In previous posts, we have gone through several ways to measure performance, how to select key performance indicators, and how to create a dashboard. Today, we are going to address implementing this in the company that you work for.


Most CFOs report to the CEO, so in this post I'm assuming that you are the CFO and you are reporting to the CEO. Feel free to switch out the titles of the roles to better match the reporting hierarchy of your specific organization.


It's important that the CEO understands that the reason you are implementing this process is to support him or her. Therefore, one of the first steps to implementing this process would be to sit down in their office and get their feedback. What are they working on right now? What are the challenges? How can you be of assistance in that process? What information would be the most helpful? How often would they like that information? When you understand what their priorities are more thoroughly, you can then design the reports to address those.


The CEO may actually already be tracking this information, but perhaps they would like more detailed and timely reports. Or, perhaps they have a specific project that they are working on that would be enhanced by better information.


Ask the CEO if you can schedule either monthly or quarterly meetings to go over their plans, objectives and challenges, and to discuss what information you can provide to assist - and how to improve or adjust the information you have been providing so far.


During these meetings, you may go over many topics. Try to steer the conversation towards what information could be the most useful in addressing the issues that come up. You can also bring up any limitations you have due to the software you are using or the number of personnel on your team. Try to get an idea of what experience the CEO has and any additional information you might need to provide to help them utilize the information most effectively. CEOs can have all sorts of backgrounds and experience, and may be experts in a variety of different topics that got them where they are today, but that doesn't mean they are a financial expert. It is your job to be the financial expert that they can depend on. Get to know your CEOs strengths and weaknesses so that you help them do their job most effectively.

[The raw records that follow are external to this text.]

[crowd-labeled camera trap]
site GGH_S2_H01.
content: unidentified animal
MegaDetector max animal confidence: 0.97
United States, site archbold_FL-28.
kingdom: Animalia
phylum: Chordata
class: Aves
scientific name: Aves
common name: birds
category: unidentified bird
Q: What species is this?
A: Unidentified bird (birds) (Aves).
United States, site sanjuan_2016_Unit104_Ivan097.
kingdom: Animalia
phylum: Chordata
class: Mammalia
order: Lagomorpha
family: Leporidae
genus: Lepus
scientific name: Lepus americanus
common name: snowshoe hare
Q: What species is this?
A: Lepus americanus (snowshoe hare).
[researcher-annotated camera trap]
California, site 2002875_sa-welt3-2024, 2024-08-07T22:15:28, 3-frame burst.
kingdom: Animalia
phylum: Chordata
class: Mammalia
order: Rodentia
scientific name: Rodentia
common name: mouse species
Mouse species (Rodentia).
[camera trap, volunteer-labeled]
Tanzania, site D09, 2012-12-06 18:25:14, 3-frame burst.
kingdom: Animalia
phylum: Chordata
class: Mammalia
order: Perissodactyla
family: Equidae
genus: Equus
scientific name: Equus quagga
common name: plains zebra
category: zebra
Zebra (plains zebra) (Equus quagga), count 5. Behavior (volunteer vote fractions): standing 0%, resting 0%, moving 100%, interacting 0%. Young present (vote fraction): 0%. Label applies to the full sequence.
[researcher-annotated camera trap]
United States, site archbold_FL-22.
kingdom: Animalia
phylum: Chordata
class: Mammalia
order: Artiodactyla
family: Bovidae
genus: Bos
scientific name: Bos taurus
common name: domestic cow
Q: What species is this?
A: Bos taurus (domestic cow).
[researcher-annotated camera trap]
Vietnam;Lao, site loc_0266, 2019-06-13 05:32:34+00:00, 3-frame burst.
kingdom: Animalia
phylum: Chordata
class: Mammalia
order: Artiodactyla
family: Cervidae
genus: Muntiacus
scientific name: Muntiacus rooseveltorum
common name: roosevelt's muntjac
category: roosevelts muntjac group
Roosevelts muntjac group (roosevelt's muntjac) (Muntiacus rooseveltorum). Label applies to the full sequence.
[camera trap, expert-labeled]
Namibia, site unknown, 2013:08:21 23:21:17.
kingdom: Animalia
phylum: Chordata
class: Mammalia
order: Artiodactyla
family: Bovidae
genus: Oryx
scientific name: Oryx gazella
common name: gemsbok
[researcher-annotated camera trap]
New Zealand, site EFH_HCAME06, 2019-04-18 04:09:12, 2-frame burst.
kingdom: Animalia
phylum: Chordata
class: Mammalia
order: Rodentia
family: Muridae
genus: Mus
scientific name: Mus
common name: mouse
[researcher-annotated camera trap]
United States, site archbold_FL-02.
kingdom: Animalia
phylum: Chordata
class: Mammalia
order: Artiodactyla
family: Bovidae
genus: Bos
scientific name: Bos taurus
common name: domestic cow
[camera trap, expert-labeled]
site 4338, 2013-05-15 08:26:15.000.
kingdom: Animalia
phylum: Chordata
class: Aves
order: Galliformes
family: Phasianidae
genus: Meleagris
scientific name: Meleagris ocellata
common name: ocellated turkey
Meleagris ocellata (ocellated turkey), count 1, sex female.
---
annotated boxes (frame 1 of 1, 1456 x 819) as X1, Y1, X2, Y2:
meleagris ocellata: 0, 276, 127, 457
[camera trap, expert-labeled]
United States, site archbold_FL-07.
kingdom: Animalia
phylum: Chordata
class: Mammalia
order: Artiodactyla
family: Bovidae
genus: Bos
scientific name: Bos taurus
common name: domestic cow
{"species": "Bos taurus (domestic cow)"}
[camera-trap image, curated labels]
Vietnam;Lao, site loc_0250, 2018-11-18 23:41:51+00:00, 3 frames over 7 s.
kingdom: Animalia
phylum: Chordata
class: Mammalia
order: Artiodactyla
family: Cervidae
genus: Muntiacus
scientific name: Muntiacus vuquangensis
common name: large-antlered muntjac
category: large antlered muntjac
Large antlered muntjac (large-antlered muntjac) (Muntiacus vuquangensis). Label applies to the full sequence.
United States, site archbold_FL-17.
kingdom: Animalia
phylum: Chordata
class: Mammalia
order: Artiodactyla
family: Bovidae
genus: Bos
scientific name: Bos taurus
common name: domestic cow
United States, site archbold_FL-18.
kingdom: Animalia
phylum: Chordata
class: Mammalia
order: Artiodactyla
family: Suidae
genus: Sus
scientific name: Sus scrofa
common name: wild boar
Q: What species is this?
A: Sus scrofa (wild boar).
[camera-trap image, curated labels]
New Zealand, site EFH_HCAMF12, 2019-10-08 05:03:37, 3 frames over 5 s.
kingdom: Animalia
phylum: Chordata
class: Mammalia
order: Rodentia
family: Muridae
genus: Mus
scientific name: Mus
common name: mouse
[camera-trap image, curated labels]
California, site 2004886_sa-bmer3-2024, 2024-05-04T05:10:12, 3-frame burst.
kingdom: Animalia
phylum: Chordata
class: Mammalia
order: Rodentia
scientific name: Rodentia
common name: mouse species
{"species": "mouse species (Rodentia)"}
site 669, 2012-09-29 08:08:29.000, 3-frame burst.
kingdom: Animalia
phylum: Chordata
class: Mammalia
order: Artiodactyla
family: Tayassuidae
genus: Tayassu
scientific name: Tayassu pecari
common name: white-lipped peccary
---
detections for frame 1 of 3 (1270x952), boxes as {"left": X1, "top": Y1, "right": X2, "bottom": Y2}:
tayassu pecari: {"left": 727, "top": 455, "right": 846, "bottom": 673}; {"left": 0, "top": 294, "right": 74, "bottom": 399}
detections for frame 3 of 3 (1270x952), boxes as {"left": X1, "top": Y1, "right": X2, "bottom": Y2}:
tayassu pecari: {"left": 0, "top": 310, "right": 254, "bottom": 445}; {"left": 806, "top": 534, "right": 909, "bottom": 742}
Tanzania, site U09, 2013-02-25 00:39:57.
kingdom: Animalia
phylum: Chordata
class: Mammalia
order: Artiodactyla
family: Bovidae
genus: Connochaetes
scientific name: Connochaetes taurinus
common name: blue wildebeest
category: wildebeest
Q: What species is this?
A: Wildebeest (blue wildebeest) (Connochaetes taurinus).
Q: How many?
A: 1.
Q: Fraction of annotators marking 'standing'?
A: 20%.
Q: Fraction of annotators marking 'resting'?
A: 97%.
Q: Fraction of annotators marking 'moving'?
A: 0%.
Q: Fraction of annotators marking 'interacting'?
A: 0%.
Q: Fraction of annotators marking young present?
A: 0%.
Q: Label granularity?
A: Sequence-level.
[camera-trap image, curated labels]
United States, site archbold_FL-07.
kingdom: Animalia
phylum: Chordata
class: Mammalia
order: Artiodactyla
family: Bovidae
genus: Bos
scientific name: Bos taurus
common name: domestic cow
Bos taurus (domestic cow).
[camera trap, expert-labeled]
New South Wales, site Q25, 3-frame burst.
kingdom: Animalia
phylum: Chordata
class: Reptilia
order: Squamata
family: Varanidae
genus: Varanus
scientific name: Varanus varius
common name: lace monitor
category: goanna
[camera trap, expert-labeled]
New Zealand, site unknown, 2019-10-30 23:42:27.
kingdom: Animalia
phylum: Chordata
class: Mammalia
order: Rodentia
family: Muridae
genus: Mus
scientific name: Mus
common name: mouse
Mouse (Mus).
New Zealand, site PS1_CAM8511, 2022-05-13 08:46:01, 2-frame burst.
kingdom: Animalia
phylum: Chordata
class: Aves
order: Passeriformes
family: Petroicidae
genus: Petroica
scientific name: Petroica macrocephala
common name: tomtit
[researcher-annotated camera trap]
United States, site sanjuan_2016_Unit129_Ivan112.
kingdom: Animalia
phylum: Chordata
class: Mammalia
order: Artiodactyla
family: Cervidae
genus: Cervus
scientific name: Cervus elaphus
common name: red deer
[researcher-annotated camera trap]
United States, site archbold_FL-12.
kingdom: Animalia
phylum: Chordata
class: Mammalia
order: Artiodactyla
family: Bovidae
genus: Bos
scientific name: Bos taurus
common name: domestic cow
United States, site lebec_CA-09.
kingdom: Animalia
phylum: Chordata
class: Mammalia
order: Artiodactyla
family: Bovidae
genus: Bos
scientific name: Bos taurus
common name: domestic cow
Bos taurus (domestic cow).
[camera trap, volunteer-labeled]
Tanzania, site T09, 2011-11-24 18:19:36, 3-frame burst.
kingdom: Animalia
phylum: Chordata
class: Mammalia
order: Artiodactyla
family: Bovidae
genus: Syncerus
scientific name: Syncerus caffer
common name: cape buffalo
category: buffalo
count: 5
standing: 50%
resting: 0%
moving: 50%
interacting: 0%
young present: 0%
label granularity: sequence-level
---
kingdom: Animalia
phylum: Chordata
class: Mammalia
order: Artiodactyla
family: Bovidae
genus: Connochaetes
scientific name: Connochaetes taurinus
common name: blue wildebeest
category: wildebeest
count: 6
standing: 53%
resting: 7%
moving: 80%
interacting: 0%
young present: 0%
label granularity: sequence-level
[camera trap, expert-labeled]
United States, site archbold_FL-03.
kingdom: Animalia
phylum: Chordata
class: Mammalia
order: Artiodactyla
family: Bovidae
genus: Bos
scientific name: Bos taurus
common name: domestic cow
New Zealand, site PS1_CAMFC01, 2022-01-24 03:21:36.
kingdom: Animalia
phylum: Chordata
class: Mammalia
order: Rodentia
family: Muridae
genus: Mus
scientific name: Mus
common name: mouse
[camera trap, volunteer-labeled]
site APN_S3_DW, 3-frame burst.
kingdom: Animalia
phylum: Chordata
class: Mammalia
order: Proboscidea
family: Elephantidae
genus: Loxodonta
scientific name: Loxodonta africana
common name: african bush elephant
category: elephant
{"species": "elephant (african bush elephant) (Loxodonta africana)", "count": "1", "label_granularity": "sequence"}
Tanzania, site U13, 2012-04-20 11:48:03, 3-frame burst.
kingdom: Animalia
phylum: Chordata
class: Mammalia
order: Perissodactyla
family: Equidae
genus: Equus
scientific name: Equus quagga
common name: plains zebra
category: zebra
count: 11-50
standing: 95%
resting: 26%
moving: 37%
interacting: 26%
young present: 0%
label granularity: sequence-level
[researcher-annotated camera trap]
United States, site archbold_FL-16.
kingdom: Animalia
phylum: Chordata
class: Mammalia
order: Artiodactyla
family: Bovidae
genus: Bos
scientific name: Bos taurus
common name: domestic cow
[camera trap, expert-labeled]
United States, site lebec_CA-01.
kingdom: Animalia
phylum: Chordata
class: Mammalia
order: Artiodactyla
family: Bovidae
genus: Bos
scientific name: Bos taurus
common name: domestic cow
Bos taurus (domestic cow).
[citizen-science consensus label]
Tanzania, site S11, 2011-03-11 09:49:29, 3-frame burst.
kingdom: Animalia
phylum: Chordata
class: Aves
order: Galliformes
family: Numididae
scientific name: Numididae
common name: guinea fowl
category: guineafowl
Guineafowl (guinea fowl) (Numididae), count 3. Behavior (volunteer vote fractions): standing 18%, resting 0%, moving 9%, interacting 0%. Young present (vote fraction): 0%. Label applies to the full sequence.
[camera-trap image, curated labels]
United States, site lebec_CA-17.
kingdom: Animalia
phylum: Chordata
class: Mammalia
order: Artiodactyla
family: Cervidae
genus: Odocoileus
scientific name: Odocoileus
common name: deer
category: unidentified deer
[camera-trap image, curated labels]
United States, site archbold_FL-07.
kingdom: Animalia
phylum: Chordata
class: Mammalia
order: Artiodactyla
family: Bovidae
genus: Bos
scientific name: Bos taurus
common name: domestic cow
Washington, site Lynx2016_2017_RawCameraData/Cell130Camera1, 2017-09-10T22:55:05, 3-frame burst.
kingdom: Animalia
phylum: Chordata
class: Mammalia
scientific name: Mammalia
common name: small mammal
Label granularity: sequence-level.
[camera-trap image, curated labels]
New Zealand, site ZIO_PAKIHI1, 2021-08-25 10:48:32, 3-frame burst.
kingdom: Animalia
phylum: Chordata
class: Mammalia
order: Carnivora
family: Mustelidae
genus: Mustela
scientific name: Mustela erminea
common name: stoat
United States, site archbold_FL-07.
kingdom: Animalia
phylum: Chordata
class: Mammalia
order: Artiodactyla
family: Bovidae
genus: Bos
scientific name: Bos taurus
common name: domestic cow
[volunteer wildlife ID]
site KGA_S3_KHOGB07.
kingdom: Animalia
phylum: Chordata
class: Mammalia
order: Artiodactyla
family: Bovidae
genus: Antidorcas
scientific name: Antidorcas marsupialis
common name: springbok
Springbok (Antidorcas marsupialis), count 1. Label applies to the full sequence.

Board meetings are another effective way of finding out what information would be most helpful to the company. Get to know each of the board members if you can, their backgrounds, their strengths and weaknesses, and what information each of them would find most helpful. And, be prepared! The information that they request may be difficult for you to aggregate. However, with ongoing communication and feedback, you will be able to provide this information and also communicate the limitations of the tools that you have available to you.


Be sure that after you have met to discuss the information that they would like to see - deliver! Make sure that you haven't just asked them, but that you follow through with what you started, and that you deliver it in a understandable format. Make it clear, make it concise, make it easy to read. The more quickly they can interpret the data the better. Graphs and charts are the best way to show large amounts of data quickly - they can always ask for more detailed information after you have shown them the summarized information. As you make your graphs and presentation, before presenting them, ask yourself "If I were seeing this for the first time, what questions would I have?", and try to predict what might happen in the meeting.



Also understand that with all of the information you provide, the CEO and the Board of Directors may look at all of the information you have provided and make completely different decisions than what you would advise - they may be relying on intuition or past experiences. Be open to how they are interpreting the information, and provide additional relevant information if appropriate.


Implementing these performance measures will be an ongoing process, and adjusting to changing needs will be the only constant.